- [Source extract]
I have decided to ask a question that perhaps someone can provide me with more insight.

My AC unit was doing just fine keeping up, until one after noon I had turned the unit to off unintentionally and then back on (kind of quickly - because as I said it was unintentional that I turned it off). Since that time the unit has had a hard time keeping up. I mean I noticed it from the time I turned the thing back on it did not shut off but kept running and the temp in the house was not dropping.

I have a 3 ton R-22 unit (36,000 BTU), the normal pressure readings on the nameplate are 74 for the low side and 244 for the high side. The house is 1300 SQ FT with normal 8' ceilings.

- [Dataset extract]
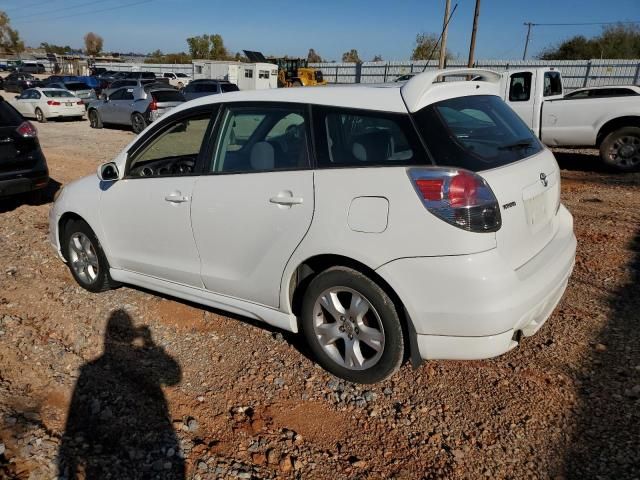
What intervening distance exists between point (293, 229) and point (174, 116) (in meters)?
1.41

- [Given request 1]
From the AC unit post above, return the passage that opens with the words containing "My AC unit was" and closes with "normal 8' ceilings.", copied word for word.
- [Given request 2]
Write the next part of the AC unit post above, picking up right after its last sentence.

- [Response 1]
My AC unit was doing just fine keeping up, until one after noon I had turned the unit to off unintentionally and then back on (kind of quickly - because as I said it was unintentional that I turned it off). Since that time the unit has had a hard time keeping up. I mean I noticed it from the time I turned the thing back on it did not shut off but kept running and the temp in the house was not dropping.

I have a 3 ton R-22 unit (36,000 BTU), the normal pressure readings on the nameplate are 74 for the low side and 244 for the high side. The house is 1300 SQ FT with normal 8' ceilings.

- [Response 2]
The reading on the low side was 74 PSI and the reading on the high side was 205 at an ambient temperate of about 90 degrees. I am not sure what this is telling me - my indoor temp was at 75 degrees - I have not taken a thermometer to the duct work above the evaporator coil or the vents. Coils are not perfectly clean as in like-new; but they are clean (and I would not suspect everything fine and then because I switched off and then on - suddenly they are an issue.) My filter is clean, I changed the old one out at the time this started because I had new ones and said what the heck it will not hurt it.

Both the evaporator and the condenser fans are running fine.

So, I am wondering "what has changed to cause this issue?"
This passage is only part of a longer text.